Image-based spatial reasoning records
═══
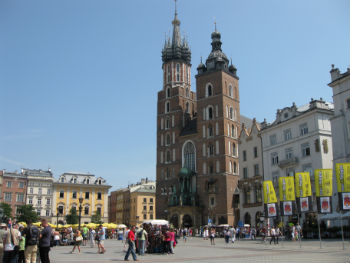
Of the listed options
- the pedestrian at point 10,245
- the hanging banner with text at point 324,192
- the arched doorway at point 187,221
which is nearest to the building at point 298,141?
the hanging banner with text at point 324,192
═══
■ EXERCISE INSTRUCTIONS ■
Render the records above as a Markdown table with the columns Row and Line, one numbered row per line, skipping blank lines. Omit the pictures.

■ ANSWER BELOW ■
| Row | Line |
|---|---|
| 1 | Of the listed options |
| 2 | - the pedestrian at point 10,245 |
| 3 | - the hanging banner with text at point 324,192 |
| 4 | - the arched doorway at point 187,221 |
| 5 | which is nearest to the building at point 298,141? |
| 6 | the hanging banner with text at point 324,192 |